READING TEXT.
════════════════
Pubdate: Tue, 03 Nov 2015
Source: Daily Courier, The (CN BC)
Copyright: 2015 The Okanagan Valley Group of Newspapers
Contact:  http://www.kelownadailycourier.ca
Details: http://www.mapinc.org/media/531
Author: Don Plant
Page: 3

BANNING DRUG ADDICTS FUTILE, JUDGE ARGUES

Jane Cartwright says addicts' desperate need for a fix trumps court 
orders for prohibition from Kelowna's 'red zone,' and where else in 
town can homeless drugusers find places to eat and sleep?

Drugs keep addicted people coming back to Kelowna's downtown, and the 
courts are hard-pressed to bar them completely because that's where 
they get help, says a Kelowna judge.

Responding to Mayor Colin Basran's comment that court-ordered 
punishments rarely deter drug dealers from Kelowna's core area, Judge 
Jane Cartwright said addicts often get their fix by selling drugs. 
Their habits are so entrenched, they ignore no-go orders that 
prohibit them from the downtown red zone.
════════════════
STORED RECORDS.
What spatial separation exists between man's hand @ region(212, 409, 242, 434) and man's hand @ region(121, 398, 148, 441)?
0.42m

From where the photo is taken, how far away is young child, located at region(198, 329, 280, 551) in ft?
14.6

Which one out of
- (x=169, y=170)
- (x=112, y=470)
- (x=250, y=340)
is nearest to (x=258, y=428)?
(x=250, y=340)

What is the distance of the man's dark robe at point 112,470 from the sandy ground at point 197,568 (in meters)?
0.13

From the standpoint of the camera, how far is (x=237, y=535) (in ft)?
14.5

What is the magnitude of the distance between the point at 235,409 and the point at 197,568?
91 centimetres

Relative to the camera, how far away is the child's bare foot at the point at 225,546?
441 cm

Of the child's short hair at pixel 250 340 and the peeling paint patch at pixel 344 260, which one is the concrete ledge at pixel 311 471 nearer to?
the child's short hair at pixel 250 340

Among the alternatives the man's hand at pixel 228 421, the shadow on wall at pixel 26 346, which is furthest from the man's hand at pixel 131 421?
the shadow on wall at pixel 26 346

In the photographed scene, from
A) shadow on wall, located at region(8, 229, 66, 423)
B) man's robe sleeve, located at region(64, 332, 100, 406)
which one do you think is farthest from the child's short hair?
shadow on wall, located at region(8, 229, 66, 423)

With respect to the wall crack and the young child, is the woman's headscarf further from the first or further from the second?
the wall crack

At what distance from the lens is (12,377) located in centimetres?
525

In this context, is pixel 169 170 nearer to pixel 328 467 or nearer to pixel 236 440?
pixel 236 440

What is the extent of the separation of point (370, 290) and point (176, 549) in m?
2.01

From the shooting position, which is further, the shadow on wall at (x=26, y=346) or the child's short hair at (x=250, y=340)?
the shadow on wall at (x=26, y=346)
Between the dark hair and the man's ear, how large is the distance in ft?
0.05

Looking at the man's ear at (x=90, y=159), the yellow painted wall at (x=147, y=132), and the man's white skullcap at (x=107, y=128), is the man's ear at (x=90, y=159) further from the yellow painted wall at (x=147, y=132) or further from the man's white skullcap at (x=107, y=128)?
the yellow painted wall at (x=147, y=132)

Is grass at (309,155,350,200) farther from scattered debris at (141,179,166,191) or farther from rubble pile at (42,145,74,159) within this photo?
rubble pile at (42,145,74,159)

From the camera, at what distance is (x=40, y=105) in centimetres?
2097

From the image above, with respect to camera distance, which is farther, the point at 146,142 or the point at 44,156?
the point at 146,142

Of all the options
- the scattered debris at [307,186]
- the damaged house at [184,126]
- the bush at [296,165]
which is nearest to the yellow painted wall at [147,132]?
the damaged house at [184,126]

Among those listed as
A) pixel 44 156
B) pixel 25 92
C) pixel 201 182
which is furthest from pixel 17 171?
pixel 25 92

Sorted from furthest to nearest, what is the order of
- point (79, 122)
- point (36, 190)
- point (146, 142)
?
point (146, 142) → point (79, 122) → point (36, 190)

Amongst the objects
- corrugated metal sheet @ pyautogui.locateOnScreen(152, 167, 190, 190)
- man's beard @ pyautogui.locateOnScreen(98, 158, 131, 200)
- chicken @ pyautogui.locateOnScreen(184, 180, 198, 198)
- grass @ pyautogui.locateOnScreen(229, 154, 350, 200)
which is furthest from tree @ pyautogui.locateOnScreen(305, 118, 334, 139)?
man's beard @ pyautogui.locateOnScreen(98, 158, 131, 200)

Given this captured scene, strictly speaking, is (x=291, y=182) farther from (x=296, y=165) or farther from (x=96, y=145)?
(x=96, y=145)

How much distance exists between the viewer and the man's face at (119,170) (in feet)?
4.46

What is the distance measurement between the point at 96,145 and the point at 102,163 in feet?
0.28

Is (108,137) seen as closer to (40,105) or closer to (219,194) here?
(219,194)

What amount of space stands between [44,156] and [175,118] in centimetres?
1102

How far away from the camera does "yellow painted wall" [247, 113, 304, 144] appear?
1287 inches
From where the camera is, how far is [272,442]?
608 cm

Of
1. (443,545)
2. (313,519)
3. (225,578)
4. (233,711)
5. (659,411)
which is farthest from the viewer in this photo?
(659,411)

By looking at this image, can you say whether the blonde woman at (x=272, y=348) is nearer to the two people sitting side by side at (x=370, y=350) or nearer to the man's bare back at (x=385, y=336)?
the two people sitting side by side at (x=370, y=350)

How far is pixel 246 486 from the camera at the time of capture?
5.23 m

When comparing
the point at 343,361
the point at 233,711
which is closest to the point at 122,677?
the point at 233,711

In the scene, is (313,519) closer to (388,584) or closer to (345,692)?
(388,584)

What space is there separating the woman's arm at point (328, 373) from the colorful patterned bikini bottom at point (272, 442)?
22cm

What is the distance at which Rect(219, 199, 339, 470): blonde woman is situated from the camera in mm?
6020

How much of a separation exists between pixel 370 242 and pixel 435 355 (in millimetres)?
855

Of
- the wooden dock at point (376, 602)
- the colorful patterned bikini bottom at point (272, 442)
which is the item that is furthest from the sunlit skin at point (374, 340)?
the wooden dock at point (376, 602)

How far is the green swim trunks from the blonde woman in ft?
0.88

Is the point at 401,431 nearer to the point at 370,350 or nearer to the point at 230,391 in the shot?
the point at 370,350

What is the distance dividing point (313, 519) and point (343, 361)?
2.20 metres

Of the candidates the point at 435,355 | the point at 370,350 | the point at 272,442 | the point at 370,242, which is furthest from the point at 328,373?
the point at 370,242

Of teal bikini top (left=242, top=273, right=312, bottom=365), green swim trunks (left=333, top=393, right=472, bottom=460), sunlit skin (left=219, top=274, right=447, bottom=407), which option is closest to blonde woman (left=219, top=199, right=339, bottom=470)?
════════════════
WHAT TO DO.
a – Please output the part of the news article, starting at "Pubdate: Tue, 03" and ending at "eat and sleep?".
b – Render this sentence from the news article in Spanish: "Drugs keep addicted people coming back to Kelowna's downtown, and the courts are hard-pressed to bar them completely because that's where they get help, says a Kelowna judge."

ANSWERS GIVEN.
a –
Pubdate: Tue, 03 Nov 2015
Source: Daily Courier, The (CN BC)
Copyright: 2015 The Okanagan Valley Group of Newspapers
Contact:  http://www.kelownadailycourier.ca
Details: http://www.mapinc.org/media/531
Author: Don Plant
Page: 3

BANNING DRUG ADDICTS FUTILE, JUDGE ARGUES

Jane Cartwright says addicts' desperate need for a fix trumps court 
orders for prohibition from Kelowna's 'red zone,' and where else in 
town can homeless drugusers find places to eat and sleep?

b – Las drogas hacen que las personas adictas sigan regresando al centro de Kelowna, y a los tribunales les cuesta mucho prohibirles la entrada por completo porque es allí donde reciben ayuda, dice una jueza de Kelowna.